_工作数据_.

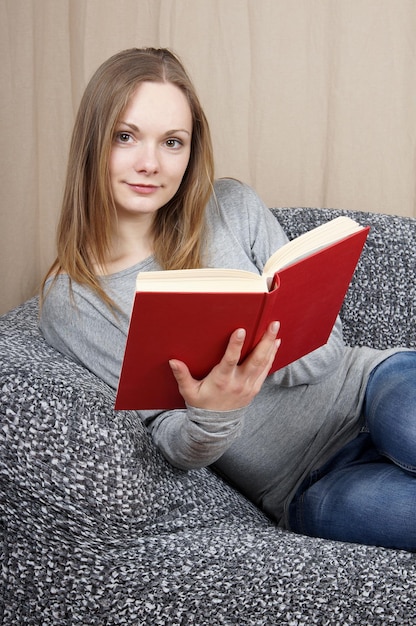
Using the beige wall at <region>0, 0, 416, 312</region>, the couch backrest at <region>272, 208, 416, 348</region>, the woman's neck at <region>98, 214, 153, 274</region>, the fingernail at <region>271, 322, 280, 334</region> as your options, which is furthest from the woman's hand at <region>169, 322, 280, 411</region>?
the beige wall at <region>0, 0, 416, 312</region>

...

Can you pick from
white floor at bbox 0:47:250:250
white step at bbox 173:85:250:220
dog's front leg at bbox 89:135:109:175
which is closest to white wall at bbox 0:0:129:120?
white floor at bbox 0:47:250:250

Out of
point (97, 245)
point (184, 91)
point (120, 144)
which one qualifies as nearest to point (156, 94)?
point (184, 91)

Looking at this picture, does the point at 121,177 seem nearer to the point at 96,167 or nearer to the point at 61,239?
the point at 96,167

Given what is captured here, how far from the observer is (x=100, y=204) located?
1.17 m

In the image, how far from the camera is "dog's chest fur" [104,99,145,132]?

_设定问题_.
请从含有“Looking at this”的那一行起，到含有“In the image, how”的那一行止，逐字照抄这些行，首尾两行都算在内。

_练习结果_.
Looking at this picture, does the point at 121,177 seem nearer to the point at 96,167 or nearer to the point at 61,239?
the point at 96,167

Given what is captured here, how far from the observer is (x=100, y=204) located?
1.17 m

In the image, how far from the camera is "dog's chest fur" [104,99,145,132]?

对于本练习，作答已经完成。